Wednesday, October 22, 2008

Reel Affirmations "Fabulosity" Men's Short Films


Reel Affirmations, on Wed. Oct 22, aired is Men’s shorts films, in a program, called “Fabulosity”, of ten films called “Fabulosity,” at the AFI Silver in Silver Spring MD, in the large auditorium. The full anamorphic films were cropped to fit the standard size screen, rather than allowed to expand to the full potential size of the screen. Not all the films had a clear “beginning, middle and end.”

Here are the films:

(1) “Fabulosity” (USA), directed by Don Newcomb, 5 minutes. This film was shot in the smallest 4:3 ratio. An old-fashioned couple undergoes medical xray vision and sees (on rainbow colors) and unborn with “fabulosity”. The film expands into New York, with many possible adult incarnations of the baby, sometimes in disco-like poses on Christopher Street. Finally one of the men gives them grandchildren with surrogate fatherhood, and they get twins, one with and one without “fabulosity”.

(2) “Dolls” (USA), directed by Randy Casperson, 10 min. A teenage boy clings to his doll during a family yard sale (perhaps spurned by economic recession). The boy is taunted about his lack of conformity.

(3) “Romeo’s Kiss” (France), directed by Jullen Eger, 12 min. When the female lead for a college play has to go away, a boy plays the role of Juliet in rehearsal, and finds himself enamored to the lead. The very end allows him his downfall.

(4) “Something Like That” (Brazil), directed by Esmir Fiho, 15 minutes. A gay boy gets risqué in a mixed Sao Paolo club, and then finds fun with a “girl friend” romping through an empty supermarket. This film is shot in overexposed sepia.

(5) “Neurotics” (USA), directed by Nick Wauter, 14 minutes, in full anamorphic Panavision. This film was done with SAG actors (probably as a SAG Indie). The film traces the thoughts of a number of patrons at a gay bar. One likeable character stands out, trying to get an invitation (or perhaps “a recommend”). He succeeds.

(6) “Herzhaft” (Germany), directed by Martin Busker, 15 minutes. This is the most disturbing film of the set. A soccer coach has palled around with one of the teenage students, and the boy’s mother is suspicious of an inappropriate affair. The relationship may me more like father-son (as the boy does not have one). The movie is ambiguous, but it may not end well.
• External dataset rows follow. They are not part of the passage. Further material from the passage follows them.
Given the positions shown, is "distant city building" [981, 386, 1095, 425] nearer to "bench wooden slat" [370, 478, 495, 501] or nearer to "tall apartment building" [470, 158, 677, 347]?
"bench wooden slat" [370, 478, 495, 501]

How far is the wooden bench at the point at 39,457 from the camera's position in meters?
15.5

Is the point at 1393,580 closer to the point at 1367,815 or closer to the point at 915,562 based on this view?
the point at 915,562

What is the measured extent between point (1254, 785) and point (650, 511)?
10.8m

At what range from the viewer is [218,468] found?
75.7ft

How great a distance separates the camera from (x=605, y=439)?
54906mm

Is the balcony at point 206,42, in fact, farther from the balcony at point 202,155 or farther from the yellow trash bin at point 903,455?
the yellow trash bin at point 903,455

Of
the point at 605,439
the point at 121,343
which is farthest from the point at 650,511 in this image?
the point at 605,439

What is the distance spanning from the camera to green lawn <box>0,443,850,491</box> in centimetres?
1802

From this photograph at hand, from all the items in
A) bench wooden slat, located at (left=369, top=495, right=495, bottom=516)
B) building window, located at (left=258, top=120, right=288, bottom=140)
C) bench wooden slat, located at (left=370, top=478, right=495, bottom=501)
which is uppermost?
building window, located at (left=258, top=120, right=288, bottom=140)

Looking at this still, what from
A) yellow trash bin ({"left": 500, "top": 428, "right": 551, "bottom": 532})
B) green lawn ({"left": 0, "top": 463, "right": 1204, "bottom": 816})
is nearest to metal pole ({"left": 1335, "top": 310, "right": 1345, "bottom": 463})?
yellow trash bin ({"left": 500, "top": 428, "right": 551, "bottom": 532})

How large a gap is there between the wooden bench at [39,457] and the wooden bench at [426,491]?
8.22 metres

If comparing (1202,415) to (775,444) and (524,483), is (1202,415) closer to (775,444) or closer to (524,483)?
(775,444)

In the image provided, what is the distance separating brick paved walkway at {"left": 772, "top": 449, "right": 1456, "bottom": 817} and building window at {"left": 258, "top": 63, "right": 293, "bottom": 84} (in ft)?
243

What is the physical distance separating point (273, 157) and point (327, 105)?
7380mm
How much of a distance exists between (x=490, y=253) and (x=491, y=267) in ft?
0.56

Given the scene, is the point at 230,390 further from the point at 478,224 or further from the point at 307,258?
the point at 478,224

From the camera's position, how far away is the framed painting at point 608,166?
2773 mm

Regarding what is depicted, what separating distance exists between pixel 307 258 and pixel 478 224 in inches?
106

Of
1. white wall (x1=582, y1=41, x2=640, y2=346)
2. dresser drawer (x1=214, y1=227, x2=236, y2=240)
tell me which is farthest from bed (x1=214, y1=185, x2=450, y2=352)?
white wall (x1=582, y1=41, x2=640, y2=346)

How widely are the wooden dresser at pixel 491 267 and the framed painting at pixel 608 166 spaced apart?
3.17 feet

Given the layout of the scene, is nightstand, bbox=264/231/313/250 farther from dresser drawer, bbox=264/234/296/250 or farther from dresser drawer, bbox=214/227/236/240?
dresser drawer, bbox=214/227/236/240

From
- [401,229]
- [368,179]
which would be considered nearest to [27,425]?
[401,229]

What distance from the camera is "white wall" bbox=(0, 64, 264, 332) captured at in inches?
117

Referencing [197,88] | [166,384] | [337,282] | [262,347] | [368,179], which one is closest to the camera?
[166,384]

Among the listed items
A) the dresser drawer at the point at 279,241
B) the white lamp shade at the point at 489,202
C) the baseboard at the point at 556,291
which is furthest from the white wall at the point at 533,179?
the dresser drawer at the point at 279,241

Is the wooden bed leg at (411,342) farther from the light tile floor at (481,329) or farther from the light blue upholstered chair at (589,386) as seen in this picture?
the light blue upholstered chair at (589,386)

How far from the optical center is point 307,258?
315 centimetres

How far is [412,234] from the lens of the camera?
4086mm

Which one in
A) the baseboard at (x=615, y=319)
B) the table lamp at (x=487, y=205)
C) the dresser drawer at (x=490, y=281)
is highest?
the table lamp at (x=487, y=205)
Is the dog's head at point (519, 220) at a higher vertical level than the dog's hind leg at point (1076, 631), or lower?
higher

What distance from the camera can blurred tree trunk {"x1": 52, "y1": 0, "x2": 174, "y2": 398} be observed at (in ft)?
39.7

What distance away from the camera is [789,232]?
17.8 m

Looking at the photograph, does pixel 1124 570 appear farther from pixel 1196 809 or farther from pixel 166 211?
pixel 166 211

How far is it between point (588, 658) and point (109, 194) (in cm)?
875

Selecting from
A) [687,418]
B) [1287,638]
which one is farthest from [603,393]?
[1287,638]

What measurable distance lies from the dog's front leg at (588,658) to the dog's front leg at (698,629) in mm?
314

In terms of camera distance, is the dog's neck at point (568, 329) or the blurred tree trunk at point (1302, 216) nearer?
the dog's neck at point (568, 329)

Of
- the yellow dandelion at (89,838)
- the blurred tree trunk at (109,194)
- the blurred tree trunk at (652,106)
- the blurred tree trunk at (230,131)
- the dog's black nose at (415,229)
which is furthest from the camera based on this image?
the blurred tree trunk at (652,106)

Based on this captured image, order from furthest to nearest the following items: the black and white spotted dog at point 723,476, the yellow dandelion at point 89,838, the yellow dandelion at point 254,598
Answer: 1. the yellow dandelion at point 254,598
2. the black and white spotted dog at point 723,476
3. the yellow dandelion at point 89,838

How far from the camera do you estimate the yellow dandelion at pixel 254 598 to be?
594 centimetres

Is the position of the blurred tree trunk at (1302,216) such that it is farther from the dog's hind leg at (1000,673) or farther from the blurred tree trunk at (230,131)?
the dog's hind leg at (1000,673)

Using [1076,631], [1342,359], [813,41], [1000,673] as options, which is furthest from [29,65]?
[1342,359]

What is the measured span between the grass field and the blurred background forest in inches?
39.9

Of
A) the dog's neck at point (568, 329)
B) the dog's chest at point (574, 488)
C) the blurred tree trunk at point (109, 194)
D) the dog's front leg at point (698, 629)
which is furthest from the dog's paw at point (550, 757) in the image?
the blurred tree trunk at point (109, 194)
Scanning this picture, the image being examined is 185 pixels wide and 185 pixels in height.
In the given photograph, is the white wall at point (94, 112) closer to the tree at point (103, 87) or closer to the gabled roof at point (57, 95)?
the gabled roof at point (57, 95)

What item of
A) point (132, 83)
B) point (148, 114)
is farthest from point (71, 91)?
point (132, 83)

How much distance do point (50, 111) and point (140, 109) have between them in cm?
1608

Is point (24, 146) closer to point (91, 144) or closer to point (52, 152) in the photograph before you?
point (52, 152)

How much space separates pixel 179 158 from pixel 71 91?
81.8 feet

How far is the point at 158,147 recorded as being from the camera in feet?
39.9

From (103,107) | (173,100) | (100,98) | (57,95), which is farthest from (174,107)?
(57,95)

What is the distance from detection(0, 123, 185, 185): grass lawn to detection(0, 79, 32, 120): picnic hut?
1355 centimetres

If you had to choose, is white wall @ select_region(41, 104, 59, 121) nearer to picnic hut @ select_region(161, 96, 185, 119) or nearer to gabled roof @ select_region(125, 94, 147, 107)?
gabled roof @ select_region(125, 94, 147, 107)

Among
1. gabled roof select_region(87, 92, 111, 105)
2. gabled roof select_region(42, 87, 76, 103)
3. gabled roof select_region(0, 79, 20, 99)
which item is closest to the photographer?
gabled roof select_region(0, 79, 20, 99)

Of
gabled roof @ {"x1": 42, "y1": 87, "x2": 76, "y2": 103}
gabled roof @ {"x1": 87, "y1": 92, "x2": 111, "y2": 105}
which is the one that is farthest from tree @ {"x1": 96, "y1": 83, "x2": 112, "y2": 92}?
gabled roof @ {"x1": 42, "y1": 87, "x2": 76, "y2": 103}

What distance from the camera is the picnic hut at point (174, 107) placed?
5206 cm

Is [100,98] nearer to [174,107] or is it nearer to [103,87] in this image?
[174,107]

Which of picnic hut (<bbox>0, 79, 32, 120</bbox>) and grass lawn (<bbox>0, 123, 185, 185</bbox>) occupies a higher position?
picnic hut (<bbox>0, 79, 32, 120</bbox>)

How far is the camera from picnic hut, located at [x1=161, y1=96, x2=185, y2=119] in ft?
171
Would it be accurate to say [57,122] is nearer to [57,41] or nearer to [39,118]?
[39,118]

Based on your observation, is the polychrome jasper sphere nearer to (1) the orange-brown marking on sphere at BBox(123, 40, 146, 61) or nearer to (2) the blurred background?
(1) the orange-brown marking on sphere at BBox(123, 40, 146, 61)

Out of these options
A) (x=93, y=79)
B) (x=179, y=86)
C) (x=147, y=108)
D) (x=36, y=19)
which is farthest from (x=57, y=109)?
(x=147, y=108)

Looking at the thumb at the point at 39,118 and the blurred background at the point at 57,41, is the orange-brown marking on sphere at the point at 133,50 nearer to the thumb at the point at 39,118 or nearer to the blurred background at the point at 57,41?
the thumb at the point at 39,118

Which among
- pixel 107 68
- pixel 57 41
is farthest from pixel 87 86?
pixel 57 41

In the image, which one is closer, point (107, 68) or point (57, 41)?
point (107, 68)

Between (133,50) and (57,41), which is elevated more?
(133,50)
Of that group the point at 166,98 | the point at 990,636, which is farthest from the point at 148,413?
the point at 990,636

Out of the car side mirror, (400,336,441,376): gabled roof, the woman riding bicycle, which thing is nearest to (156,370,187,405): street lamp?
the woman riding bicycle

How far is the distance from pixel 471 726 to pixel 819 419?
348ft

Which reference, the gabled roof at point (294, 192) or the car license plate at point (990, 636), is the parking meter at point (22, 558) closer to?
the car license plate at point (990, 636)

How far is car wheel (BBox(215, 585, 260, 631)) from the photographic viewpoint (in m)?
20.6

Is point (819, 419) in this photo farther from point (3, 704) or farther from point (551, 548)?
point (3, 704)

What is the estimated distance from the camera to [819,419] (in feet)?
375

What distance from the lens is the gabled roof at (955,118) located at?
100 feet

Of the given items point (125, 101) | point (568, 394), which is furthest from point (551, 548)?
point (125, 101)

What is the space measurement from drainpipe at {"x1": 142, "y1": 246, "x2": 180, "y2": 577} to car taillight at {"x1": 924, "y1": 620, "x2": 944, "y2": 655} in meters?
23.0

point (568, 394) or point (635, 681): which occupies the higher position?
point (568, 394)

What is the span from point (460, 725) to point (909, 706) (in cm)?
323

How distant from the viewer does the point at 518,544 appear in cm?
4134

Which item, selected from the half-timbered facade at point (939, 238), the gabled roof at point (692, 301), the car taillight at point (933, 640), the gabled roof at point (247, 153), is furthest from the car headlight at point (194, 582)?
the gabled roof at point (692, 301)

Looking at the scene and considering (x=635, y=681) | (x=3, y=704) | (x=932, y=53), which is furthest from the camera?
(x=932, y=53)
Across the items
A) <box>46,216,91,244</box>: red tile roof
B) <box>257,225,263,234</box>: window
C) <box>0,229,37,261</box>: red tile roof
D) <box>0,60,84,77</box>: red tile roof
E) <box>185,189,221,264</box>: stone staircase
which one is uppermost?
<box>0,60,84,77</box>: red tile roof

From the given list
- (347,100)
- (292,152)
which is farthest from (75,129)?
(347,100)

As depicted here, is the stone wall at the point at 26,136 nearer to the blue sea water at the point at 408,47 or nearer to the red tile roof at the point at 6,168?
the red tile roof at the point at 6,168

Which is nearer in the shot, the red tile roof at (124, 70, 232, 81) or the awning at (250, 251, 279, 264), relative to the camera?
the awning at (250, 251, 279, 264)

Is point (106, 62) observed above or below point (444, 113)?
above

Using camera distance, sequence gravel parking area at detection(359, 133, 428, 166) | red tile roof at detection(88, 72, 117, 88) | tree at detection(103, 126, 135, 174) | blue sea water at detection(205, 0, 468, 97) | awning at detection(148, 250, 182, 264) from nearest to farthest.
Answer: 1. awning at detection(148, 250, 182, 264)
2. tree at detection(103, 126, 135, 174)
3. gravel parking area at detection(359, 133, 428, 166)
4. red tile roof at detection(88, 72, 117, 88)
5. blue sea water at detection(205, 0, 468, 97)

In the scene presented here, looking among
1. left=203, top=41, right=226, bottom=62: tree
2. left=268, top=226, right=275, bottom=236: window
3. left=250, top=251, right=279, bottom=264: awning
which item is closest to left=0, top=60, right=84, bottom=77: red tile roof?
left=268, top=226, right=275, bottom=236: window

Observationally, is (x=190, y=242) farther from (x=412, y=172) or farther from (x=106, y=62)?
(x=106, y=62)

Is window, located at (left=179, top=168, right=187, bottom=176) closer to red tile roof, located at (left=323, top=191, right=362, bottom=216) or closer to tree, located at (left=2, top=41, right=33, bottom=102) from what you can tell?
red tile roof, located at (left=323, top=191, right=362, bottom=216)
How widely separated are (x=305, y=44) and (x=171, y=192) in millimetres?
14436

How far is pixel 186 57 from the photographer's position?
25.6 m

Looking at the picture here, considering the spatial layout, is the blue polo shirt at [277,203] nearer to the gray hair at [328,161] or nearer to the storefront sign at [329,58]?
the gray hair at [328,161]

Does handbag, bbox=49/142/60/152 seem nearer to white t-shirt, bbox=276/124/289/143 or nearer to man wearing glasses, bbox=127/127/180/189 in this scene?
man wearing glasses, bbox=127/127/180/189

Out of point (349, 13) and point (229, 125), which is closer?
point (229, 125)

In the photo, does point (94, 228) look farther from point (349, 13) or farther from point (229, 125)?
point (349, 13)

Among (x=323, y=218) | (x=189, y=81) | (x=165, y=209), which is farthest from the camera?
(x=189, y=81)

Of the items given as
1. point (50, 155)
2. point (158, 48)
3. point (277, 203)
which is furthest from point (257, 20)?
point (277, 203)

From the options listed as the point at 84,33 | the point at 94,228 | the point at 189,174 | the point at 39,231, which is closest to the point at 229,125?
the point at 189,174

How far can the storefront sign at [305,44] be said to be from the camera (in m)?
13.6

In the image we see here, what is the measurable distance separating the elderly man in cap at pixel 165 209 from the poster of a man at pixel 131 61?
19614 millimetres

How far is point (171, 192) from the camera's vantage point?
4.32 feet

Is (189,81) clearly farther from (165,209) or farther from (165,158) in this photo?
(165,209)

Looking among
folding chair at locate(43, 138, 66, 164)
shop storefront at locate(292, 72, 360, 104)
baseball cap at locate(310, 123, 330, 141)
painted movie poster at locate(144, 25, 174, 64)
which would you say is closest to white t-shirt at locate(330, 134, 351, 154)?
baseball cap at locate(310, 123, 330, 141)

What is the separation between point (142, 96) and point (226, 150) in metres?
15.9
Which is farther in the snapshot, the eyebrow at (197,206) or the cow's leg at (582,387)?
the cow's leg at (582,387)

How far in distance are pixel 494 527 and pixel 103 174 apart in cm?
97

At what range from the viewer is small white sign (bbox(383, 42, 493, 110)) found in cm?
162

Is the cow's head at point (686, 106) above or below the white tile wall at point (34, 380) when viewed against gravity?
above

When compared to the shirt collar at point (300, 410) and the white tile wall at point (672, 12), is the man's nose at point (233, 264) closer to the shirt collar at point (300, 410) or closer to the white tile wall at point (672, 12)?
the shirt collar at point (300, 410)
The film has a distance resemblance to the Lifetime film “Student Seduction” (2003).

(7) “Sweat” (UK), directed by John Lochland, 15 minutes. A novice looks for real love at a bath house in the post AIDS world.

(8) “Just” (USA), directed by David Maurice Gil. Two Asian Americans, waking up in the morning, share their experiences as writers and with their own “don’t ask don’t tell” rules regarding infidelity. This film is in full anamorphic Panavision.

(9) “Mirror, Mirror” (Australia), directed by John Winter. A man looks at himself in the mirror and believes he lives with the ghost of his dead mother, a la Psycho. In full anamorphic Panavision.

(10) “The Red Dress” (USA), directed by Barney Cheng. A woman breaks into a church morgue to fulfill a friend’s last wish.